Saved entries
################

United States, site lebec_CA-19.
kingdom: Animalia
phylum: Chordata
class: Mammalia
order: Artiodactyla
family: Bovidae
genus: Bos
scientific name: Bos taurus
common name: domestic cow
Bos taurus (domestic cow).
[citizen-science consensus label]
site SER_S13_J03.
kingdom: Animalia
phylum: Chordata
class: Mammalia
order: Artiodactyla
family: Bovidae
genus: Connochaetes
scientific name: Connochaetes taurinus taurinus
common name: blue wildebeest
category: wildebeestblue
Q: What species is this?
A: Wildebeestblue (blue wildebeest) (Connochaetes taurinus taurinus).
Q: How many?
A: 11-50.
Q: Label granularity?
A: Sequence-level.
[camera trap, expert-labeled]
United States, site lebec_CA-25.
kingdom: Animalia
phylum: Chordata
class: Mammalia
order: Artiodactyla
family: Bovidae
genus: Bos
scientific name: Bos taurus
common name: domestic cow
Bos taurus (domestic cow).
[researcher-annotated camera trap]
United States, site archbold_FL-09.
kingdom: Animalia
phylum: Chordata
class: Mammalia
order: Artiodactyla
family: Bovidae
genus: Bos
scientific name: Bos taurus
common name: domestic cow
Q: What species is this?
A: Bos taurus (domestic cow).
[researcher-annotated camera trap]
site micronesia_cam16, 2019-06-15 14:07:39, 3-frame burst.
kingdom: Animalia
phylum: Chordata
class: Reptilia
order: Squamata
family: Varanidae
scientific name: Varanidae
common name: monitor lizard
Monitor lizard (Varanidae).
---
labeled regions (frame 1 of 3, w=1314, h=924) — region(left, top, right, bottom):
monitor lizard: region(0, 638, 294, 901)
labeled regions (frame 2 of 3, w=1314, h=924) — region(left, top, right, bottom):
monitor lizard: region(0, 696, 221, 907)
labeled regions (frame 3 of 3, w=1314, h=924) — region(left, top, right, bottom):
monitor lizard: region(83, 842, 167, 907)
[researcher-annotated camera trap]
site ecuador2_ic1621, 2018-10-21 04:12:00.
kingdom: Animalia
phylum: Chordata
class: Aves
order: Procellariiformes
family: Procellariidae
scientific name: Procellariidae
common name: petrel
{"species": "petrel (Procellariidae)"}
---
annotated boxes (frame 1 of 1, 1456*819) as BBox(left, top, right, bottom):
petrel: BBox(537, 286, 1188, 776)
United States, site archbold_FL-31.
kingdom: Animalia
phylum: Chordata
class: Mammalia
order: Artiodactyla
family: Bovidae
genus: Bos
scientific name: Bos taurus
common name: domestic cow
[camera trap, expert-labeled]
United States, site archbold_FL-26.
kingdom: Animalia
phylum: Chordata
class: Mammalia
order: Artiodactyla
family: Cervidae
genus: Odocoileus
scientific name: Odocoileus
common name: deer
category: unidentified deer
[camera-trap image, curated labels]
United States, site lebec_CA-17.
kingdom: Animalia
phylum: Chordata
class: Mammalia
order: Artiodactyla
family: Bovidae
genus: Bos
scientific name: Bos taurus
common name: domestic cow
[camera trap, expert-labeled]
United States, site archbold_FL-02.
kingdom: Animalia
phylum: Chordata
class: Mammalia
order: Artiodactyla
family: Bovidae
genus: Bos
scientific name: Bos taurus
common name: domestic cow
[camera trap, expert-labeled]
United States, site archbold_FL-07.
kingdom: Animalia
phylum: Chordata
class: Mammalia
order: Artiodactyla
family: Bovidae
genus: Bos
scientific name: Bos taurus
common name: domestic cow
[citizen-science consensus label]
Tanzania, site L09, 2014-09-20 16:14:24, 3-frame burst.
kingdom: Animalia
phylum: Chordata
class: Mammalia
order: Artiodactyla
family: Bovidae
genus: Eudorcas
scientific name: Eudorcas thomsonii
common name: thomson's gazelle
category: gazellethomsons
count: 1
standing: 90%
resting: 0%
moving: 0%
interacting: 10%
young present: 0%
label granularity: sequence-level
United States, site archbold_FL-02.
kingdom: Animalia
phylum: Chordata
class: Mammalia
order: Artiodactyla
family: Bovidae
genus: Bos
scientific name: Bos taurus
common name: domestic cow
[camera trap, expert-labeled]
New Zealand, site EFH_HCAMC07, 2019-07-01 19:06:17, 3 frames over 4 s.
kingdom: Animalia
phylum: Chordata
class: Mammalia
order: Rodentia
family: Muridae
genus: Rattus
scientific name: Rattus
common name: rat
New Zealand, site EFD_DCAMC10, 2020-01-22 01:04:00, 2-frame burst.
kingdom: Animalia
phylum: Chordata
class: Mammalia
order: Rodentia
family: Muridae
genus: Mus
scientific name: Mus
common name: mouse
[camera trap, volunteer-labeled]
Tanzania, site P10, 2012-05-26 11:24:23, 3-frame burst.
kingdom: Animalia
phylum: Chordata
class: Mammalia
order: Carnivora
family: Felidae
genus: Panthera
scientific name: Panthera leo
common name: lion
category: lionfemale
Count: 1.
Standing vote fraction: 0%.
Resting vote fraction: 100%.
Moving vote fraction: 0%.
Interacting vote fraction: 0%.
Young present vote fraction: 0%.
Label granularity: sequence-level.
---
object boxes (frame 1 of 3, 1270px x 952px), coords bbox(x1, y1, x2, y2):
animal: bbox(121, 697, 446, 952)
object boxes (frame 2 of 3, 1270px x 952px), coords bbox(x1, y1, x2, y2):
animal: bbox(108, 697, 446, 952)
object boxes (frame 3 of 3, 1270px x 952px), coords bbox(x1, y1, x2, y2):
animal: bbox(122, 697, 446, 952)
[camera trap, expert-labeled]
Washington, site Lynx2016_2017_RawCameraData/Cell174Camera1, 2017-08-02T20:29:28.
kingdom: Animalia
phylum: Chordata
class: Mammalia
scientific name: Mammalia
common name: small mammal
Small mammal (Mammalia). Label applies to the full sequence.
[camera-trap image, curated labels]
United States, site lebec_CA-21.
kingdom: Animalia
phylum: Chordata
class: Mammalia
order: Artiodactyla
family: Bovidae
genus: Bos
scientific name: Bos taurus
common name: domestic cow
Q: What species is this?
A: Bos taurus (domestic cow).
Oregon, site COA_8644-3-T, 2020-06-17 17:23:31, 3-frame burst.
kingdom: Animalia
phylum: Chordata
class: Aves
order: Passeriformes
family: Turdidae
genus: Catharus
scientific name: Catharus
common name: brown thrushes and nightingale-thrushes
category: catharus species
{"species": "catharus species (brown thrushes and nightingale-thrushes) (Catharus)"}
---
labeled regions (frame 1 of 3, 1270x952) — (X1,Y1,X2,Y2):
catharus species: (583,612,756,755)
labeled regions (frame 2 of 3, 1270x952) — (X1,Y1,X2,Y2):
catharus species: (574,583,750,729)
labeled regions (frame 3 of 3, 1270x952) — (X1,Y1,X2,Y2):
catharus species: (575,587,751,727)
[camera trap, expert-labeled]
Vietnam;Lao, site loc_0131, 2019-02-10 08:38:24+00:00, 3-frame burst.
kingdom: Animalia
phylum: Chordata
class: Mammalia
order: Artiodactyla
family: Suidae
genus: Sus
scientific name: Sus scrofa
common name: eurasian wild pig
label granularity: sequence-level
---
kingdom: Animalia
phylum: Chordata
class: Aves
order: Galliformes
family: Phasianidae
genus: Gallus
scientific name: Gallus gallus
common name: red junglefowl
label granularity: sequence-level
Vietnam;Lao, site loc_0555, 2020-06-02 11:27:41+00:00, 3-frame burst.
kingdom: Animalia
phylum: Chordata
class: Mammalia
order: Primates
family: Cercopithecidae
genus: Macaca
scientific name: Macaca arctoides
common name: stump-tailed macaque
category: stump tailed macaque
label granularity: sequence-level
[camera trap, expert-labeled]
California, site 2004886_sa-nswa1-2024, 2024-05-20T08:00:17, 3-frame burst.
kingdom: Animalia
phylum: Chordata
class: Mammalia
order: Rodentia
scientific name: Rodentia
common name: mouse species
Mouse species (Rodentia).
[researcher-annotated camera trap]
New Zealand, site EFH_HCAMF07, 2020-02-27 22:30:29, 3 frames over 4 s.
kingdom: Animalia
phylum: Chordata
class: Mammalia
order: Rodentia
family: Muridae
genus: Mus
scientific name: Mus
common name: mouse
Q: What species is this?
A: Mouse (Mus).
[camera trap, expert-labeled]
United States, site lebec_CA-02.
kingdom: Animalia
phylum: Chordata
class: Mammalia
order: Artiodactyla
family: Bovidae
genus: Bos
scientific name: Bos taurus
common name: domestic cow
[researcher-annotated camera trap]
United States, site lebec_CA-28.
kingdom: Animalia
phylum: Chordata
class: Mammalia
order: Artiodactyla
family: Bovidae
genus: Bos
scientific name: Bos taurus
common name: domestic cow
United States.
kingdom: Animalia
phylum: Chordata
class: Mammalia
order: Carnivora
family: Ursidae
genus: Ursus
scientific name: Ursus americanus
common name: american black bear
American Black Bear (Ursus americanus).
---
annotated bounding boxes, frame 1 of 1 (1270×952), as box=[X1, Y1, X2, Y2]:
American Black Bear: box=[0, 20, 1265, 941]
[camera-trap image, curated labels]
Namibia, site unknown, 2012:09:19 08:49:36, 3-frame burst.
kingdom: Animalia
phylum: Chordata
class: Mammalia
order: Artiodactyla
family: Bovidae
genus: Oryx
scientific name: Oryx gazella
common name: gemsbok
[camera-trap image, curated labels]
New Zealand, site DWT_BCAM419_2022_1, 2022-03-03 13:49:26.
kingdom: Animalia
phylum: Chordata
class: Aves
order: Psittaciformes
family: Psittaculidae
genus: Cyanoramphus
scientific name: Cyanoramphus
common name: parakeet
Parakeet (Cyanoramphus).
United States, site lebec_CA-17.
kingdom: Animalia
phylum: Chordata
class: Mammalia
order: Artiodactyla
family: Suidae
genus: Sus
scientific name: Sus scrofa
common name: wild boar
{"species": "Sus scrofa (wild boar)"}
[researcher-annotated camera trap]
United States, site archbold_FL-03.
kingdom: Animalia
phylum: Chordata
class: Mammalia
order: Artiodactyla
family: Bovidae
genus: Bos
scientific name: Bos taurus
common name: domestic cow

################

Quote, word for word, every line from the top of the entries through the line that holds "United States, site archbold_FL-31.".

Answer box
United States, site lebec_CA-19.
kingdom: Animalia
phylum: Chordata
class: Mammalia
order: Artiodactyla
family: Bovidae
genus: Bos
scientific name: Bos taurus
common name: domestic cow
Bos taurus (domestic cow).
[citizen-science consensus label]
site SER_S13_J03.
kingdom: Animalia
phylum: Chordata
class: Mammalia
order: Artiodactyla
family: Bovidae
genus: Connochaetes
scientific name: Connochaetes taurinus taurinus
common name: blue wildebeest
category: wildebeestblue
Q: What species is this?
A: Wildebeestblue (blue wildebeest) (Connochaetes taurinus taurinus).
Q: How many?
A: 11-50.
Q: Label granularity?
A: Sequence-level.
[camera trap, expert-labeled]
United States, site lebec_CA-25.
kingdom: Animalia
phylum: Chordata
class: Mammalia
order: Artiodactyla
family: Bovidae
genus: Bos
scientific name: Bos taurus
common name: domestic cow
Bos taurus (domestic cow).
[researcher-annotated camera trap]
United States, site archbold_FL-09.
kingdom: Animalia
phylum: Chordata
class: Mammalia
order: Artiodactyla
family: Bovidae
genus: Bos
scientific name: Bos taurus
common name: domestic cow
Q: What species is this?
A: Bos taurus (domestic cow).
[researcher-annotated camera trap]
site micronesia_cam16, 2019-06-15 14:07:39, 3-frame burst.
kingdom: Animalia
phylum: Chordata
class: Reptilia
order: Squamata
family: Varanidae
scientific name: Varanidae
common name: monitor lizard
Monitor lizard (Varanidae).
---
labeled regions (frame 1 of 3, w=1314, h=924) — region(left, top, right, bottom):
monitor lizard: region(0, 638, 294, 901)
labeled regions (frame 2 of 3, w=1314, h=924) — region(left, top, right, bottom):
monitor lizard: region(0, 696, 221, 907)
labeled regions (frame 3 of 3, w=1314, h=924) — region(left, top, right, bottom):
monitor lizard: region(83, 842, 167, 907)
[researcher-annotated camera trap]
site ecuador2_ic1621, 2018-10-21 04:12:00.
kingdom: Animalia
phylum: Chordata
class: Aves
order: Procellariiformes
family: Procellariidae
scientific name: Procellariidae
common name: petrel
{"species": "petrel (Procellariidae)"}
---
annotated boxes (frame 1 of 1, 1456*819) as BBox(left, top, right, bottom):
petrel: BBox(537, 286, 1188, 776)
United States, site archbold_FL-31.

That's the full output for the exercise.